Sunday 8 January 2012

Tar Sands Pipeline, the Mother Earth Accord and the United Nations Declaration on the Rights of Indigenous Peoples

To what extent are legal practitioners and law students in the area of energy law made aware of indigenous rights and how those impact upon energy law? Too often, it seems, legal education and practice treat indigenous legal matters as a discrete and exotic area of law that will not infiltrate into the mainstream practice of law. ( which will be a topic for a future blog post). But nothing could be further from the truth. The controversy over the Keystone XL pipeline, also referred to as the Tar Sands pipeline, shows just how prevalent indigenous rights and issues are in current energy law considerations.
The proposed pipeline would carry oil from Canada to Texas—carrying “tar sands crude oil.” In some quarters, this has been received with good news—it would provide additional resources for oil, easing concerns about shrinking oil availability. But there have been sharp protests to the proposed pipeline by effected indigenous communities. The “Mother Earth Accord
outlines the indigenous concerns about the environmental and health effects of the proposed pipeline. The Accord was presented to President Obama in December 2011. 

The Accord is an example of indigenous activism on legal issues. According to the Newspaper Rock , “The Accord was developed in September [2011] during a Rosebud Sioux tribal summit.” The Accord invokes rights given in the United Nations Declaration on the Rights of Indigenous Peoples to be consulted with and to consent to activities as set out in Article 32 of the UNDRIP.

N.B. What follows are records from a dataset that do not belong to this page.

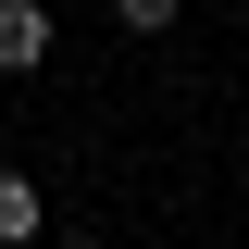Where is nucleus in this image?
I'll list each match as a JSON object with an SVG mask.
<instances>
[{"mask_svg": "<svg viewBox=\"0 0 249 249\" xmlns=\"http://www.w3.org/2000/svg\"><path fill=\"white\" fill-rule=\"evenodd\" d=\"M50 62V13L37 0H0V75H37Z\"/></svg>", "mask_w": 249, "mask_h": 249, "instance_id": "nucleus-1", "label": "nucleus"}, {"mask_svg": "<svg viewBox=\"0 0 249 249\" xmlns=\"http://www.w3.org/2000/svg\"><path fill=\"white\" fill-rule=\"evenodd\" d=\"M37 224H50V212H37V187H25V175H0V249H25Z\"/></svg>", "mask_w": 249, "mask_h": 249, "instance_id": "nucleus-2", "label": "nucleus"}, {"mask_svg": "<svg viewBox=\"0 0 249 249\" xmlns=\"http://www.w3.org/2000/svg\"><path fill=\"white\" fill-rule=\"evenodd\" d=\"M112 13H124L137 37H150V25H175V0H112Z\"/></svg>", "mask_w": 249, "mask_h": 249, "instance_id": "nucleus-3", "label": "nucleus"}]
</instances>
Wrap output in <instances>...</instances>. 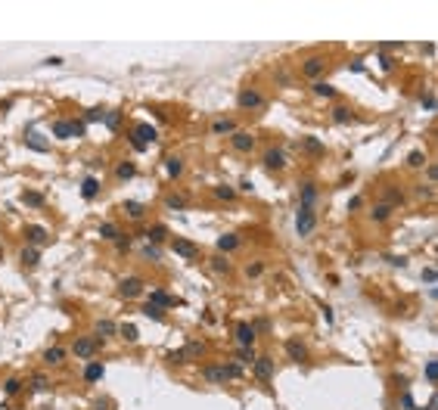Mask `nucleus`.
<instances>
[{
	"mask_svg": "<svg viewBox=\"0 0 438 410\" xmlns=\"http://www.w3.org/2000/svg\"><path fill=\"white\" fill-rule=\"evenodd\" d=\"M361 205H364V199H361V196H354L351 202H348V208H361Z\"/></svg>",
	"mask_w": 438,
	"mask_h": 410,
	"instance_id": "nucleus-59",
	"label": "nucleus"
},
{
	"mask_svg": "<svg viewBox=\"0 0 438 410\" xmlns=\"http://www.w3.org/2000/svg\"><path fill=\"white\" fill-rule=\"evenodd\" d=\"M143 292V280L140 277H128V280H121L118 283V295L121 298H137Z\"/></svg>",
	"mask_w": 438,
	"mask_h": 410,
	"instance_id": "nucleus-7",
	"label": "nucleus"
},
{
	"mask_svg": "<svg viewBox=\"0 0 438 410\" xmlns=\"http://www.w3.org/2000/svg\"><path fill=\"white\" fill-rule=\"evenodd\" d=\"M143 255H146L149 261H159V258H162V252H159V245H146V249H143Z\"/></svg>",
	"mask_w": 438,
	"mask_h": 410,
	"instance_id": "nucleus-49",
	"label": "nucleus"
},
{
	"mask_svg": "<svg viewBox=\"0 0 438 410\" xmlns=\"http://www.w3.org/2000/svg\"><path fill=\"white\" fill-rule=\"evenodd\" d=\"M379 62H383V68H385V72H391V65H395V62L388 59V56H383V59H379Z\"/></svg>",
	"mask_w": 438,
	"mask_h": 410,
	"instance_id": "nucleus-60",
	"label": "nucleus"
},
{
	"mask_svg": "<svg viewBox=\"0 0 438 410\" xmlns=\"http://www.w3.org/2000/svg\"><path fill=\"white\" fill-rule=\"evenodd\" d=\"M252 370H255V376H258L261 382H271V376H274V360H271L268 354H261V357H255Z\"/></svg>",
	"mask_w": 438,
	"mask_h": 410,
	"instance_id": "nucleus-8",
	"label": "nucleus"
},
{
	"mask_svg": "<svg viewBox=\"0 0 438 410\" xmlns=\"http://www.w3.org/2000/svg\"><path fill=\"white\" fill-rule=\"evenodd\" d=\"M351 118H354V115H351L348 106H336V109H332V121H336V124H348Z\"/></svg>",
	"mask_w": 438,
	"mask_h": 410,
	"instance_id": "nucleus-30",
	"label": "nucleus"
},
{
	"mask_svg": "<svg viewBox=\"0 0 438 410\" xmlns=\"http://www.w3.org/2000/svg\"><path fill=\"white\" fill-rule=\"evenodd\" d=\"M261 271H264V264H258V261H255V264L249 267V277H261Z\"/></svg>",
	"mask_w": 438,
	"mask_h": 410,
	"instance_id": "nucleus-55",
	"label": "nucleus"
},
{
	"mask_svg": "<svg viewBox=\"0 0 438 410\" xmlns=\"http://www.w3.org/2000/svg\"><path fill=\"white\" fill-rule=\"evenodd\" d=\"M103 118H106V112H103V109H90V112L84 115V124H90V121H103Z\"/></svg>",
	"mask_w": 438,
	"mask_h": 410,
	"instance_id": "nucleus-46",
	"label": "nucleus"
},
{
	"mask_svg": "<svg viewBox=\"0 0 438 410\" xmlns=\"http://www.w3.org/2000/svg\"><path fill=\"white\" fill-rule=\"evenodd\" d=\"M230 146H233L236 152H252V149H255V137H252L249 131H233V134H230Z\"/></svg>",
	"mask_w": 438,
	"mask_h": 410,
	"instance_id": "nucleus-6",
	"label": "nucleus"
},
{
	"mask_svg": "<svg viewBox=\"0 0 438 410\" xmlns=\"http://www.w3.org/2000/svg\"><path fill=\"white\" fill-rule=\"evenodd\" d=\"M236 245H239V236H236V233H224V236H218V252H221V255L233 252Z\"/></svg>",
	"mask_w": 438,
	"mask_h": 410,
	"instance_id": "nucleus-18",
	"label": "nucleus"
},
{
	"mask_svg": "<svg viewBox=\"0 0 438 410\" xmlns=\"http://www.w3.org/2000/svg\"><path fill=\"white\" fill-rule=\"evenodd\" d=\"M131 137H134V140H140L143 146H149L159 134H156V127H153V124H137L134 131H131Z\"/></svg>",
	"mask_w": 438,
	"mask_h": 410,
	"instance_id": "nucleus-14",
	"label": "nucleus"
},
{
	"mask_svg": "<svg viewBox=\"0 0 438 410\" xmlns=\"http://www.w3.org/2000/svg\"><path fill=\"white\" fill-rule=\"evenodd\" d=\"M118 333H121L124 342H131V345L137 342V339H140V333H137V326H134V323H121V326H118Z\"/></svg>",
	"mask_w": 438,
	"mask_h": 410,
	"instance_id": "nucleus-29",
	"label": "nucleus"
},
{
	"mask_svg": "<svg viewBox=\"0 0 438 410\" xmlns=\"http://www.w3.org/2000/svg\"><path fill=\"white\" fill-rule=\"evenodd\" d=\"M388 218H391V205L383 202V205H376V208H373V221H388Z\"/></svg>",
	"mask_w": 438,
	"mask_h": 410,
	"instance_id": "nucleus-39",
	"label": "nucleus"
},
{
	"mask_svg": "<svg viewBox=\"0 0 438 410\" xmlns=\"http://www.w3.org/2000/svg\"><path fill=\"white\" fill-rule=\"evenodd\" d=\"M22 202L38 208V205H44V196H41V193H22Z\"/></svg>",
	"mask_w": 438,
	"mask_h": 410,
	"instance_id": "nucleus-43",
	"label": "nucleus"
},
{
	"mask_svg": "<svg viewBox=\"0 0 438 410\" xmlns=\"http://www.w3.org/2000/svg\"><path fill=\"white\" fill-rule=\"evenodd\" d=\"M47 389H50V382H47V376H41V373H38V376L31 379V392H47Z\"/></svg>",
	"mask_w": 438,
	"mask_h": 410,
	"instance_id": "nucleus-42",
	"label": "nucleus"
},
{
	"mask_svg": "<svg viewBox=\"0 0 438 410\" xmlns=\"http://www.w3.org/2000/svg\"><path fill=\"white\" fill-rule=\"evenodd\" d=\"M0 410H9V407H6V404H0Z\"/></svg>",
	"mask_w": 438,
	"mask_h": 410,
	"instance_id": "nucleus-62",
	"label": "nucleus"
},
{
	"mask_svg": "<svg viewBox=\"0 0 438 410\" xmlns=\"http://www.w3.org/2000/svg\"><path fill=\"white\" fill-rule=\"evenodd\" d=\"M124 212H128V218H134V221H140V218L146 215V208H143L140 202H131V199H128V202H124Z\"/></svg>",
	"mask_w": 438,
	"mask_h": 410,
	"instance_id": "nucleus-33",
	"label": "nucleus"
},
{
	"mask_svg": "<svg viewBox=\"0 0 438 410\" xmlns=\"http://www.w3.org/2000/svg\"><path fill=\"white\" fill-rule=\"evenodd\" d=\"M255 330H261V333H268V330H271V323H268V320H258V323H255Z\"/></svg>",
	"mask_w": 438,
	"mask_h": 410,
	"instance_id": "nucleus-57",
	"label": "nucleus"
},
{
	"mask_svg": "<svg viewBox=\"0 0 438 410\" xmlns=\"http://www.w3.org/2000/svg\"><path fill=\"white\" fill-rule=\"evenodd\" d=\"M115 249H118V252H128V249H131V239H128V236H124V233H121V236L115 239Z\"/></svg>",
	"mask_w": 438,
	"mask_h": 410,
	"instance_id": "nucleus-50",
	"label": "nucleus"
},
{
	"mask_svg": "<svg viewBox=\"0 0 438 410\" xmlns=\"http://www.w3.org/2000/svg\"><path fill=\"white\" fill-rule=\"evenodd\" d=\"M140 314H143V317H149V320H159V323H162V320H165V311H162V308H159V304H153V301H146V304H143V311H140Z\"/></svg>",
	"mask_w": 438,
	"mask_h": 410,
	"instance_id": "nucleus-23",
	"label": "nucleus"
},
{
	"mask_svg": "<svg viewBox=\"0 0 438 410\" xmlns=\"http://www.w3.org/2000/svg\"><path fill=\"white\" fill-rule=\"evenodd\" d=\"M115 333H118V326H115L112 320H100L97 323V336L103 339V336H115Z\"/></svg>",
	"mask_w": 438,
	"mask_h": 410,
	"instance_id": "nucleus-37",
	"label": "nucleus"
},
{
	"mask_svg": "<svg viewBox=\"0 0 438 410\" xmlns=\"http://www.w3.org/2000/svg\"><path fill=\"white\" fill-rule=\"evenodd\" d=\"M183 205H187L183 196H165V208H183Z\"/></svg>",
	"mask_w": 438,
	"mask_h": 410,
	"instance_id": "nucleus-44",
	"label": "nucleus"
},
{
	"mask_svg": "<svg viewBox=\"0 0 438 410\" xmlns=\"http://www.w3.org/2000/svg\"><path fill=\"white\" fill-rule=\"evenodd\" d=\"M3 389H6V395H19V389H22V379H16V376H9V379H6V385H3Z\"/></svg>",
	"mask_w": 438,
	"mask_h": 410,
	"instance_id": "nucleus-45",
	"label": "nucleus"
},
{
	"mask_svg": "<svg viewBox=\"0 0 438 410\" xmlns=\"http://www.w3.org/2000/svg\"><path fill=\"white\" fill-rule=\"evenodd\" d=\"M261 162H264V168H268V171H283V168H286V156H283V149H268Z\"/></svg>",
	"mask_w": 438,
	"mask_h": 410,
	"instance_id": "nucleus-10",
	"label": "nucleus"
},
{
	"mask_svg": "<svg viewBox=\"0 0 438 410\" xmlns=\"http://www.w3.org/2000/svg\"><path fill=\"white\" fill-rule=\"evenodd\" d=\"M202 376L209 379V382H227L230 376H227V370H224V364L218 367V364H209V367H202Z\"/></svg>",
	"mask_w": 438,
	"mask_h": 410,
	"instance_id": "nucleus-15",
	"label": "nucleus"
},
{
	"mask_svg": "<svg viewBox=\"0 0 438 410\" xmlns=\"http://www.w3.org/2000/svg\"><path fill=\"white\" fill-rule=\"evenodd\" d=\"M25 143H28L31 149H38V152H47V149H50L47 143H44V140H38V134H28V137H25Z\"/></svg>",
	"mask_w": 438,
	"mask_h": 410,
	"instance_id": "nucleus-41",
	"label": "nucleus"
},
{
	"mask_svg": "<svg viewBox=\"0 0 438 410\" xmlns=\"http://www.w3.org/2000/svg\"><path fill=\"white\" fill-rule=\"evenodd\" d=\"M215 199H221V202H233L236 190H233V186H227V183H218L215 186Z\"/></svg>",
	"mask_w": 438,
	"mask_h": 410,
	"instance_id": "nucleus-26",
	"label": "nucleus"
},
{
	"mask_svg": "<svg viewBox=\"0 0 438 410\" xmlns=\"http://www.w3.org/2000/svg\"><path fill=\"white\" fill-rule=\"evenodd\" d=\"M115 174H118V177H121V180H128V177H134V174H137V168L131 165V162H121V165H118V168H115Z\"/></svg>",
	"mask_w": 438,
	"mask_h": 410,
	"instance_id": "nucleus-38",
	"label": "nucleus"
},
{
	"mask_svg": "<svg viewBox=\"0 0 438 410\" xmlns=\"http://www.w3.org/2000/svg\"><path fill=\"white\" fill-rule=\"evenodd\" d=\"M423 109H435V93H426V97H423Z\"/></svg>",
	"mask_w": 438,
	"mask_h": 410,
	"instance_id": "nucleus-53",
	"label": "nucleus"
},
{
	"mask_svg": "<svg viewBox=\"0 0 438 410\" xmlns=\"http://www.w3.org/2000/svg\"><path fill=\"white\" fill-rule=\"evenodd\" d=\"M171 252L180 255V258H199V245L190 242V239H180V236L171 239Z\"/></svg>",
	"mask_w": 438,
	"mask_h": 410,
	"instance_id": "nucleus-5",
	"label": "nucleus"
},
{
	"mask_svg": "<svg viewBox=\"0 0 438 410\" xmlns=\"http://www.w3.org/2000/svg\"><path fill=\"white\" fill-rule=\"evenodd\" d=\"M413 410H435V398H432V401L426 404V407H413Z\"/></svg>",
	"mask_w": 438,
	"mask_h": 410,
	"instance_id": "nucleus-61",
	"label": "nucleus"
},
{
	"mask_svg": "<svg viewBox=\"0 0 438 410\" xmlns=\"http://www.w3.org/2000/svg\"><path fill=\"white\" fill-rule=\"evenodd\" d=\"M165 168H168V174H171V177H180V171H183V162H180L177 156H171V159H165Z\"/></svg>",
	"mask_w": 438,
	"mask_h": 410,
	"instance_id": "nucleus-36",
	"label": "nucleus"
},
{
	"mask_svg": "<svg viewBox=\"0 0 438 410\" xmlns=\"http://www.w3.org/2000/svg\"><path fill=\"white\" fill-rule=\"evenodd\" d=\"M212 271H215V274H230V261H227V255H221V252L215 255V258H212Z\"/></svg>",
	"mask_w": 438,
	"mask_h": 410,
	"instance_id": "nucleus-31",
	"label": "nucleus"
},
{
	"mask_svg": "<svg viewBox=\"0 0 438 410\" xmlns=\"http://www.w3.org/2000/svg\"><path fill=\"white\" fill-rule=\"evenodd\" d=\"M320 199V190H317V183H302V193H298V202H302V208H314V202Z\"/></svg>",
	"mask_w": 438,
	"mask_h": 410,
	"instance_id": "nucleus-11",
	"label": "nucleus"
},
{
	"mask_svg": "<svg viewBox=\"0 0 438 410\" xmlns=\"http://www.w3.org/2000/svg\"><path fill=\"white\" fill-rule=\"evenodd\" d=\"M84 379H87V382H100V379H103V364L90 360V364L84 367Z\"/></svg>",
	"mask_w": 438,
	"mask_h": 410,
	"instance_id": "nucleus-24",
	"label": "nucleus"
},
{
	"mask_svg": "<svg viewBox=\"0 0 438 410\" xmlns=\"http://www.w3.org/2000/svg\"><path fill=\"white\" fill-rule=\"evenodd\" d=\"M62 357H65V348H59V345H53V348L44 351V364H50V367L62 364Z\"/></svg>",
	"mask_w": 438,
	"mask_h": 410,
	"instance_id": "nucleus-20",
	"label": "nucleus"
},
{
	"mask_svg": "<svg viewBox=\"0 0 438 410\" xmlns=\"http://www.w3.org/2000/svg\"><path fill=\"white\" fill-rule=\"evenodd\" d=\"M324 68H327V59H324V56H308V59L302 62V72H305L308 78H320V75H324Z\"/></svg>",
	"mask_w": 438,
	"mask_h": 410,
	"instance_id": "nucleus-9",
	"label": "nucleus"
},
{
	"mask_svg": "<svg viewBox=\"0 0 438 410\" xmlns=\"http://www.w3.org/2000/svg\"><path fill=\"white\" fill-rule=\"evenodd\" d=\"M302 149L311 152V156H324V143H320L317 137H305V140H302Z\"/></svg>",
	"mask_w": 438,
	"mask_h": 410,
	"instance_id": "nucleus-25",
	"label": "nucleus"
},
{
	"mask_svg": "<svg viewBox=\"0 0 438 410\" xmlns=\"http://www.w3.org/2000/svg\"><path fill=\"white\" fill-rule=\"evenodd\" d=\"M38 261H41V252L34 249V245L22 249V264H25V267H38Z\"/></svg>",
	"mask_w": 438,
	"mask_h": 410,
	"instance_id": "nucleus-27",
	"label": "nucleus"
},
{
	"mask_svg": "<svg viewBox=\"0 0 438 410\" xmlns=\"http://www.w3.org/2000/svg\"><path fill=\"white\" fill-rule=\"evenodd\" d=\"M236 342H239V348H252L255 345V326L252 323H236Z\"/></svg>",
	"mask_w": 438,
	"mask_h": 410,
	"instance_id": "nucleus-12",
	"label": "nucleus"
},
{
	"mask_svg": "<svg viewBox=\"0 0 438 410\" xmlns=\"http://www.w3.org/2000/svg\"><path fill=\"white\" fill-rule=\"evenodd\" d=\"M97 193H100V180H97V177H84L81 196H84V199H97Z\"/></svg>",
	"mask_w": 438,
	"mask_h": 410,
	"instance_id": "nucleus-22",
	"label": "nucleus"
},
{
	"mask_svg": "<svg viewBox=\"0 0 438 410\" xmlns=\"http://www.w3.org/2000/svg\"><path fill=\"white\" fill-rule=\"evenodd\" d=\"M286 354H289V360H308V348L302 342H295V339H289L286 342Z\"/></svg>",
	"mask_w": 438,
	"mask_h": 410,
	"instance_id": "nucleus-16",
	"label": "nucleus"
},
{
	"mask_svg": "<svg viewBox=\"0 0 438 410\" xmlns=\"http://www.w3.org/2000/svg\"><path fill=\"white\" fill-rule=\"evenodd\" d=\"M236 103H239V109H261L264 106V97H261L255 87H246V90H239Z\"/></svg>",
	"mask_w": 438,
	"mask_h": 410,
	"instance_id": "nucleus-4",
	"label": "nucleus"
},
{
	"mask_svg": "<svg viewBox=\"0 0 438 410\" xmlns=\"http://www.w3.org/2000/svg\"><path fill=\"white\" fill-rule=\"evenodd\" d=\"M407 165H410V168H423V165H426V156H423L420 149H413L410 156H407Z\"/></svg>",
	"mask_w": 438,
	"mask_h": 410,
	"instance_id": "nucleus-40",
	"label": "nucleus"
},
{
	"mask_svg": "<svg viewBox=\"0 0 438 410\" xmlns=\"http://www.w3.org/2000/svg\"><path fill=\"white\" fill-rule=\"evenodd\" d=\"M149 301L159 304V308H174V304H177V298H174V295H168V292H162V289L149 292Z\"/></svg>",
	"mask_w": 438,
	"mask_h": 410,
	"instance_id": "nucleus-17",
	"label": "nucleus"
},
{
	"mask_svg": "<svg viewBox=\"0 0 438 410\" xmlns=\"http://www.w3.org/2000/svg\"><path fill=\"white\" fill-rule=\"evenodd\" d=\"M146 239L153 242V245L165 242V239H168V227H165V224H156V227H149V230H146Z\"/></svg>",
	"mask_w": 438,
	"mask_h": 410,
	"instance_id": "nucleus-19",
	"label": "nucleus"
},
{
	"mask_svg": "<svg viewBox=\"0 0 438 410\" xmlns=\"http://www.w3.org/2000/svg\"><path fill=\"white\" fill-rule=\"evenodd\" d=\"M118 118H121L118 112H106V118H103V121H106L109 127H118Z\"/></svg>",
	"mask_w": 438,
	"mask_h": 410,
	"instance_id": "nucleus-52",
	"label": "nucleus"
},
{
	"mask_svg": "<svg viewBox=\"0 0 438 410\" xmlns=\"http://www.w3.org/2000/svg\"><path fill=\"white\" fill-rule=\"evenodd\" d=\"M100 236L103 239H118L121 233H118V227H115L112 221H106V224H100Z\"/></svg>",
	"mask_w": 438,
	"mask_h": 410,
	"instance_id": "nucleus-35",
	"label": "nucleus"
},
{
	"mask_svg": "<svg viewBox=\"0 0 438 410\" xmlns=\"http://www.w3.org/2000/svg\"><path fill=\"white\" fill-rule=\"evenodd\" d=\"M44 65H62L59 56H50V59H44Z\"/></svg>",
	"mask_w": 438,
	"mask_h": 410,
	"instance_id": "nucleus-58",
	"label": "nucleus"
},
{
	"mask_svg": "<svg viewBox=\"0 0 438 410\" xmlns=\"http://www.w3.org/2000/svg\"><path fill=\"white\" fill-rule=\"evenodd\" d=\"M25 239L31 245H44V242L50 239V233H47V227H41V224H28L25 227Z\"/></svg>",
	"mask_w": 438,
	"mask_h": 410,
	"instance_id": "nucleus-13",
	"label": "nucleus"
},
{
	"mask_svg": "<svg viewBox=\"0 0 438 410\" xmlns=\"http://www.w3.org/2000/svg\"><path fill=\"white\" fill-rule=\"evenodd\" d=\"M233 131H236V124L230 121V118H221V121L212 124V134H233Z\"/></svg>",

1. Indigenous peoples have the right to determine and develop priorities and strategies for the development or use of their lands or territories and other resources.
2. States shall consult and cooperate in good faith with the indigenous peoples concerned through their own representative institutions in order to obtain their free and informed consent prior to the approval of any project affecting their lands or territories and other resources, particularly in connection with the development, utilization or exploitation of mineral, water or other resources.
3. States shall provide effective mechanisms for just and fair redress for any such activities, and appropriate measures shall be taken to mitigate adverse environmental, economic, social, cultural or spiritual
impact.
The Mother Earth accord states, in part, in reference to the UNDRIP:
“We insist on full consultation under the principles of “free, prior and informed consent,” from the United Nations Declaration on the Rights of Indigenous Peoples both in the United States and Canada”
National Geographic is carrying a news item that predicts likely cancellation of the tar sands project through not receiving approval from Obama.  This indicates a deadline of 21 February 2012 for the Obama decision.
This situation is notable for many reasons, not the least of which is the invocation of the UNDRIP in the legal issues about the tar sands pipeline—with the United States which of course was one of the four states to oppose the approval of the UNDRIP in the United Nations General Assembly. The United States has since indicated a change in its position on the UNDRIP. [See ths link here


The further developments on this situation bear watching, and updates will be posted to this blog from time to time.